> _Rows from a spatial reasoning dataset_
━━━━

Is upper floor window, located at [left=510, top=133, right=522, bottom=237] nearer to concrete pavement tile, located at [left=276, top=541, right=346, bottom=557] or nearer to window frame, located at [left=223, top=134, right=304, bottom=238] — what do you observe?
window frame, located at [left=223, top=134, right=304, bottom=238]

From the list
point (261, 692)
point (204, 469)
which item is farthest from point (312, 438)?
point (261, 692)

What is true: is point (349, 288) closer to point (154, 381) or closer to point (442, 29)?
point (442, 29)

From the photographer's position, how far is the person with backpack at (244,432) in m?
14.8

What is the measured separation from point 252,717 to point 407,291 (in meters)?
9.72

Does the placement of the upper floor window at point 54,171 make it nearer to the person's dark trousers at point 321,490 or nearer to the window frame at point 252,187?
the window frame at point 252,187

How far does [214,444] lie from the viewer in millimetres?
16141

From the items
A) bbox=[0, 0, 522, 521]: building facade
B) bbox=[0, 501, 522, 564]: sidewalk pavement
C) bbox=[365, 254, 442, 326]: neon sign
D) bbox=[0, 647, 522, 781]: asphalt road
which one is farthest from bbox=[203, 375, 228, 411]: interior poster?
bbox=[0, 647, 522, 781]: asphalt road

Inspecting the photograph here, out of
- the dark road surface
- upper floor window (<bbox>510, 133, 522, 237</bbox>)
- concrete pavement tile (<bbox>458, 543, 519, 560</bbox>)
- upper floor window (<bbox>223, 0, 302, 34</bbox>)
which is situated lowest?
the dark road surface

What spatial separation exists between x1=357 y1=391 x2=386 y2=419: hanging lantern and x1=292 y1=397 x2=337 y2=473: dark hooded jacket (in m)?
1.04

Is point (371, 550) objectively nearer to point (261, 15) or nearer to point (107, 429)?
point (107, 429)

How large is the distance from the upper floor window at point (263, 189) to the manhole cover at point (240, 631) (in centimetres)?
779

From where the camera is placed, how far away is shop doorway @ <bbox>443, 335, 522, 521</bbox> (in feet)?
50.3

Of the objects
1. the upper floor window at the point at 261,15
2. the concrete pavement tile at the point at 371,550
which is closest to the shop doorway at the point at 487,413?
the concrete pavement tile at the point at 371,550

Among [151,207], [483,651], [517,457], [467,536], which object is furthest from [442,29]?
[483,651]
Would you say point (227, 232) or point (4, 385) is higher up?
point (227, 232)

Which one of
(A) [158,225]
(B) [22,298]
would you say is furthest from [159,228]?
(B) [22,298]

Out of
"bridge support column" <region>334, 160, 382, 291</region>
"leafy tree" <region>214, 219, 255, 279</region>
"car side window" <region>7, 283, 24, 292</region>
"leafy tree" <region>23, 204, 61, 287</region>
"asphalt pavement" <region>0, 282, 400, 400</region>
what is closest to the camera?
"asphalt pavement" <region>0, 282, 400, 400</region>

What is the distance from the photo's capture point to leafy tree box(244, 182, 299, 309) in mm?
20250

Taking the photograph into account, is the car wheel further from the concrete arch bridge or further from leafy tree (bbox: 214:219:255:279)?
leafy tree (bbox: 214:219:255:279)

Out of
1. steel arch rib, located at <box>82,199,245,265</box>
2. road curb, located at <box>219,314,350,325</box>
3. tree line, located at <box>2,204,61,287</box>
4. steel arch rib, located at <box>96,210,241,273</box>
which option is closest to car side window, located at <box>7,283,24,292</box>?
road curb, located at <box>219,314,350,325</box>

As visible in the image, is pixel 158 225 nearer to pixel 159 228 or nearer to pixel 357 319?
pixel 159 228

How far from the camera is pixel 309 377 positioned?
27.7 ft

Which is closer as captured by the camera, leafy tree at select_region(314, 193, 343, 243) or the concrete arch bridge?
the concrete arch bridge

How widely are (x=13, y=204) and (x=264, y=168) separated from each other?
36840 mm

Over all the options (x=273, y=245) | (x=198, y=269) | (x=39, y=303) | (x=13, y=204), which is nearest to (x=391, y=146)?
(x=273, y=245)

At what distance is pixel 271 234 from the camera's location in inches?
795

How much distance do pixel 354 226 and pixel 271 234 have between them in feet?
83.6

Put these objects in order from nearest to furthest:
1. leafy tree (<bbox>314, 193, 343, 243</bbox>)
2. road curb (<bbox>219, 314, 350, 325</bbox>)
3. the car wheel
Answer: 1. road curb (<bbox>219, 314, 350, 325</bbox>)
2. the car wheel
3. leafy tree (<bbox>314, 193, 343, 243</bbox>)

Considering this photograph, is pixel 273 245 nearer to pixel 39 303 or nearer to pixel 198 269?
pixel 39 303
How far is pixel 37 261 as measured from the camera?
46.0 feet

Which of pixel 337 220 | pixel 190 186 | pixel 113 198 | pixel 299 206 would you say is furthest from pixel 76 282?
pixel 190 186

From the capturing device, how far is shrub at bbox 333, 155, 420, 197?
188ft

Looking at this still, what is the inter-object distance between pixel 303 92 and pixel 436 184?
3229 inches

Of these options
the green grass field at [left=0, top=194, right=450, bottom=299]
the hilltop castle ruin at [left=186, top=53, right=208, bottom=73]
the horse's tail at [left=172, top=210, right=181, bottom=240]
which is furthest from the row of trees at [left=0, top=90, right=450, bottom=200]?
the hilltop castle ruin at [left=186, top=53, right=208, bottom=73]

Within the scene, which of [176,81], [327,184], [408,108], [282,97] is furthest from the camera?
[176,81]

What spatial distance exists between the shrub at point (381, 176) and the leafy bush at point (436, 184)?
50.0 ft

━━━━

> _WHAT TO PRODUCE_
Everything from the line containing "From the capturing" to the last line of the entries above should be quoted exactly, and only that.

> _THE OUTPUT_
From the capturing device, how far is shrub at bbox 333, 155, 420, 197?
188ft

Looking at this still, what is the inter-object distance between pixel 303 92 and pixel 436 184?
3229 inches

Of these options
the green grass field at [left=0, top=194, right=450, bottom=299]
the hilltop castle ruin at [left=186, top=53, right=208, bottom=73]
the horse's tail at [left=172, top=210, right=181, bottom=240]
which is furthest from the row of trees at [left=0, top=90, right=450, bottom=200]?
the hilltop castle ruin at [left=186, top=53, right=208, bottom=73]

Within the scene, which of [176,81], [327,184], [408,108], [282,97] is furthest from the camera?
[176,81]

What spatial distance exists between the shrub at point (381, 176) and the leafy bush at point (436, 184)?
50.0 ft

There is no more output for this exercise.